[Stated goal] Reproduce each of the rows below word for word, leaving out the pictures.

──────── Extracted entries ────────

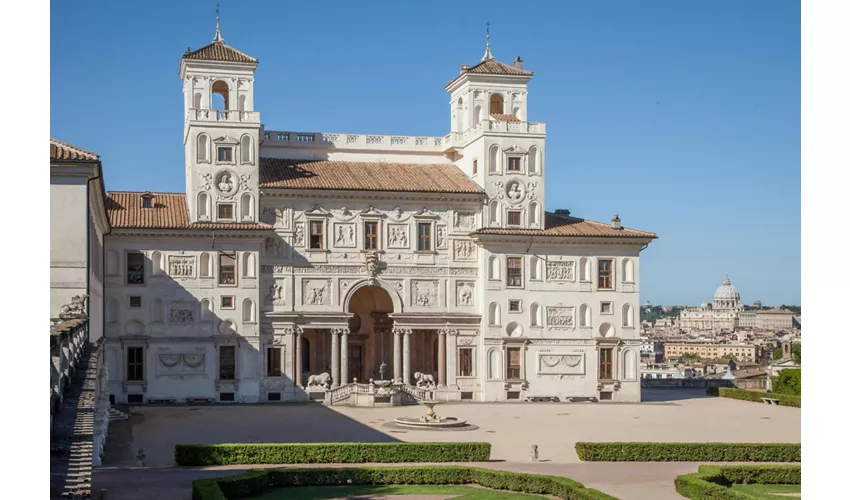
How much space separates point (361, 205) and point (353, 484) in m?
26.6

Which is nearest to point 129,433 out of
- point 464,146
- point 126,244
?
point 126,244

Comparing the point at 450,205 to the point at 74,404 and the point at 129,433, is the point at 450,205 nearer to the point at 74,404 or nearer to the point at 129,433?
the point at 129,433

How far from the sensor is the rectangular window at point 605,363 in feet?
192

────────

[Result]
How much space separates point (361, 205) and point (353, 484) in m?
26.6

Which is nearest to point 129,433 out of
- point 464,146
- point 126,244
?
point 126,244

Comparing the point at 450,205 to the point at 74,404 and the point at 129,433, is the point at 450,205 nearer to the point at 74,404 or nearer to the point at 129,433?
the point at 129,433

How far from the sensor is the rectangular window at point 605,363 in feet?
192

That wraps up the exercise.